» PROBLEM TO SOLVE: Count how many lines below include the word "types". Answer with a number only.

» Crawled caption data:

<<<<

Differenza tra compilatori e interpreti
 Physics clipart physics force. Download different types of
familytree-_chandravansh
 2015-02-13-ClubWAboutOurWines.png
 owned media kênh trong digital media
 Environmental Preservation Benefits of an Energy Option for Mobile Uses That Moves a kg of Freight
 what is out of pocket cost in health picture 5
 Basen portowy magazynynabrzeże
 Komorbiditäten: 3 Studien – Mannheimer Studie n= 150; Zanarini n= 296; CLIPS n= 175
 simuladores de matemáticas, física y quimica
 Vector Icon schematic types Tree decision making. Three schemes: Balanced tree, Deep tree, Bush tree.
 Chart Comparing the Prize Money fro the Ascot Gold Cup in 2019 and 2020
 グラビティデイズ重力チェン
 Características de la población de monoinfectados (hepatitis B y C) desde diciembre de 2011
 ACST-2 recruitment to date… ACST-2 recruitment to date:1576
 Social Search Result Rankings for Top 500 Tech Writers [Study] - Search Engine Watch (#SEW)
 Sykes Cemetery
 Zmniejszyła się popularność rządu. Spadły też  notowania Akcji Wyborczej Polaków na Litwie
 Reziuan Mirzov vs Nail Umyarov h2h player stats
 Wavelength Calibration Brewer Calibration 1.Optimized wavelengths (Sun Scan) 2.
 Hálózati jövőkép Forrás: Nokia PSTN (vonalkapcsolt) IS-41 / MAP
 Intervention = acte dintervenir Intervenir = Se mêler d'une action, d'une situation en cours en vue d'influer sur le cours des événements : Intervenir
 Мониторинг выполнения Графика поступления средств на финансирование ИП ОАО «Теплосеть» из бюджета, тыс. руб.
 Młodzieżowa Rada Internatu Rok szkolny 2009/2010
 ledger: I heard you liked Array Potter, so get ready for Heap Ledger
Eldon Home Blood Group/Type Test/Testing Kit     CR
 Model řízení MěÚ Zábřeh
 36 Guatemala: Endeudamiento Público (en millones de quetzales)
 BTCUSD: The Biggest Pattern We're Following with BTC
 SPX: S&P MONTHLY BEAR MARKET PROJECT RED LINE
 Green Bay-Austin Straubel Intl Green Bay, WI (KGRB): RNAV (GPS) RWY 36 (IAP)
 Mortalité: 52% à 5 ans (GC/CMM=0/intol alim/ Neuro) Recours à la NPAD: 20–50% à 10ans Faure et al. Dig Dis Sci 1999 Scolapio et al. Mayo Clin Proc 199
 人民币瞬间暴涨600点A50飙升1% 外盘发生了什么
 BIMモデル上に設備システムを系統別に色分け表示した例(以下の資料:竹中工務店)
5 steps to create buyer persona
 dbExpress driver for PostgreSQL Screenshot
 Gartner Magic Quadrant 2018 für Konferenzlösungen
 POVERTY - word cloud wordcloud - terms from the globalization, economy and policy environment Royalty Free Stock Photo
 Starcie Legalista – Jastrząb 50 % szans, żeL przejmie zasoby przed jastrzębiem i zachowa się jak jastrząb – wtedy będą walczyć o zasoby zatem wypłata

>>>>

» YOUR RESPONSE: 2